Teatro e solidarietà per gli studenti universitari detenuti

Continua l’impegno della Cappella della Sapienza e della Comunità “San Filippo Neri-E poi?” nel sostegno degli studenti universitari detenuti.

Dopo l’evento del dicembre 2025 per il Polo Universitario Penitenziario dell’Università Roma Tre, il 25 maggio 2026, all’Auditorium della Cappella della Sapienza-Università di Roma andrà in scena “La forma del vuoto”, pièce teatrale scritta e diretta da Francesco d’Alfonso per due attori e percussioni, con Irene Ciani, Gabriele Enrico e il percussionista Francesco Conforti.

L’evento sarà articolato in due momenti della stessa giornata. La mattina don Gabriele Vecchione, Cappellano della Sapienza e presidente della Comunità “San Filippo Neri-E poi?”, accoglierà gli studenti di alcuni licei romani che assisteranno alla rappresentazione.

I giovani liceali, dopo aver donato materiale didattico raccolto per gli universitari detenuti, dialogheranno con il prof.

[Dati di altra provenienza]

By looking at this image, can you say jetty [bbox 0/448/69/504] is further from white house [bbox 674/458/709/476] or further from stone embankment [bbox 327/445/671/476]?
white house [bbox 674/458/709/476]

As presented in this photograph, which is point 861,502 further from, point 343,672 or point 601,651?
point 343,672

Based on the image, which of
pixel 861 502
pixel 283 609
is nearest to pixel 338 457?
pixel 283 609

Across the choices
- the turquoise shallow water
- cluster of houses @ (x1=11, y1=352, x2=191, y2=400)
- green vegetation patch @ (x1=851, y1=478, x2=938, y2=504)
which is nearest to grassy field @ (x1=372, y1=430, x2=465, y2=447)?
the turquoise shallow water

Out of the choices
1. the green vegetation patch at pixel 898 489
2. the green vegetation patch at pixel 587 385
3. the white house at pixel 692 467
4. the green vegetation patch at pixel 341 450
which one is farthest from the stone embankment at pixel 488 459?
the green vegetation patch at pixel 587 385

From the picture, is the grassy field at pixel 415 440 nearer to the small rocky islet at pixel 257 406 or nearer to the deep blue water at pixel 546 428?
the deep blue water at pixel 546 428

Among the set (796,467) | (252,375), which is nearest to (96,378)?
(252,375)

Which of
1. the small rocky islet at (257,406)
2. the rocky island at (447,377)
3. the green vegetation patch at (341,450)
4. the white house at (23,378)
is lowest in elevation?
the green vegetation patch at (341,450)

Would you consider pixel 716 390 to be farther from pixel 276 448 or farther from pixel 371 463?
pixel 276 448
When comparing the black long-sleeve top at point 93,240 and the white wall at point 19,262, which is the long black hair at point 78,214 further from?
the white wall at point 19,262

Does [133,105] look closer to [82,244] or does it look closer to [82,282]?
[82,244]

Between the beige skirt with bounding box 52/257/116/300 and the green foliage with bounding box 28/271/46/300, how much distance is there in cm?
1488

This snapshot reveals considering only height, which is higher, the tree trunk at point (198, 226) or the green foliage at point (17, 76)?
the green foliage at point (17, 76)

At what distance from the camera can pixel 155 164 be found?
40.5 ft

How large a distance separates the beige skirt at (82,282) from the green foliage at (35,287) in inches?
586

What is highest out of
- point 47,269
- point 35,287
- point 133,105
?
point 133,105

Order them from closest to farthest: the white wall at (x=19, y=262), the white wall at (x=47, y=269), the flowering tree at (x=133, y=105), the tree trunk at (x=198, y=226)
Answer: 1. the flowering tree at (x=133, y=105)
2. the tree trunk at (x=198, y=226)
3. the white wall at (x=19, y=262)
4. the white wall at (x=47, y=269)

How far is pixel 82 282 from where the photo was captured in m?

Pasquale Bronzo, docente di Diritto processuale penale alla Sapienza e Delegato Rettorale per il Polo Universitario Penitenziario, e con la dott.ssa Cecilia Mariani, dottoranda in Procedura penale alla Sapienza.

La sera, alle ore 20, lo spettacolo sarà replicato con ingresso libero ad offerta, e l’intero incasso sarà devoluto al Polo Universitario Penitenziario.

«Dei circa 125.000 studenti della Sapienza, 73 sono detenuti: anche queste donne e questi uomini sono affidati alle nostre cure pastorali dice don Gabriele Vecchione –. Ammesso che studiare sia facile, studiare in carcere è ancora più difficile, perché mancano le condizioni per studiare con calma e con profitto: fa caldo d’estate, fa freddo d’inverno, c’è continuo rumore, spesso non c’è la connessione wifi, spesso non ci sono soldi per acquistare i manuali di studio, i tutor e i docenti hanno difficoltà a entrare. Come Chiesa della Divina Sapienza non possiamo abbandonare questi nostri studenti».

“La forma del vuoto” – drammaturgia originale di Francesco d’Alfonso che debutterà per l’occasione – racconta l’ingresso in carcere di una donna, liberamente ispirata alla scrittrice Goliarda Sapienza, che visse un breve periodo di detenzione nel carcere di Rebibbia, e di un ragazzo diciannovenne romano: due voci lontanissime, due modi opposti di vedere la reclusione.

Lei, colta e analitica, prova a comprendere il carcere come sistema: il suo sguardo cerca ordine e finisce per riconoscere nel carcere non un’eccezione, ma una forma estrema della società. Lui, giovane e legato al mondo dell’immagine, vive invece tutto sul piano della fisicità e dell’immediatezza.

Il carcere è esposizione continua: gli altri detenuti lo osservano, lo giudicano e, nel tentativo di non essere assimilato, si aggrappa a un’identità fragile che progressivamente si incrina.

È in questo spazio che si crea un vuoto: tra ciò che si era e ciò che si è costretti a diventare.

Un vuoto che non è assenza, ma qualcosa che lentamente prende forma. Tra silenzi, paure, memoria e bisogno di essere riconosciuti, il carcere diventa uno specchio che mette a nudo il rapporto tra identità, tempo e libertà.